Il sito internet www.noisiamoinvisibili.it si apre con un messaggio: “Noi siamo scuole ma #noisiamoinvisibili”. È lo slogan scelto per questa campagna per la libertà di scelta educativa, che ha l’obiettivo di raccogliere i nomi delle scuole paritarie che sono state chiuse a causa dell’emergenza sanitaria e della scarsa tutela da parte dello Stato, nonostante facciano parte del sistema nazionale di istruzione. Promotrice dell’iniziativa è suor Anna Monia Alfieri, religiosa delle Marcelline che fa parte della Consulta per la Pastorale Scolastica e del Consiglio Nazionale della Scuola Cattolica della CEI.

Al momento, sono registrate sessantasei chiusure, che coinvolgono 2.941 studenti, ma stanno arrivando altre dichiarazioni di scuole paritarie che hanno il pensiero di concludere forzatamente la propria attività educativa. E il clima di incertezza causato dal fatto che non si sa quando e come ripartirà il nuovo anno scolastico contribuisce a questo problema. Anche perché i ragazzi dovranno essere trasferiti in istituti statali, cosa che costerà allo Stato venticinque milioni di euro, considerando che la spesa annuale per ciascun studente è di 8.500 euro (contro i 500 riservati agli studenti delle paritarie).

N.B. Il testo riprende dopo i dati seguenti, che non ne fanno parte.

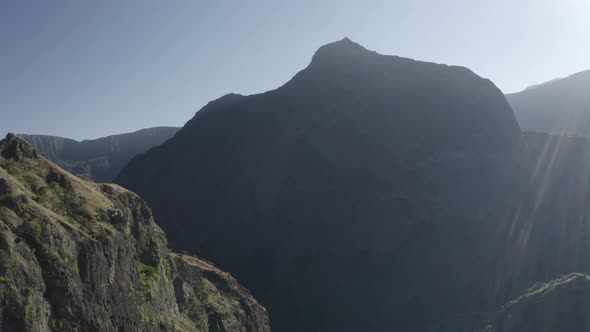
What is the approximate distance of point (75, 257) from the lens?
2150cm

Le scuole paritarie chiuse – soprattutto dell’infanzia, ma anche nidi, primarie, secondarie di primo e secondo grado, come licei classici e scientifici – sono localizzate prevalentemente in Lombardia (circa il 36% dei casi), Piemonte, Sicilia, Campania, Puglia e Abruzzo. Ad Avvenire, suor Anna Monia, che sul sito indica che “la chiusura degli istituti paritari significa il collasso anche della scuola statale, un danno enorme per il tessuto sociale e un aggravio economico pesante per il bilancio dello stato”, fa un appello: «Le famiglie non riescono più a pagare le rette e le scuole non possono ulteriormente indebitarsi. Basterebbe un cenno del governo, un minimo segnale di apertura, per dar loro la forza di andare avanti».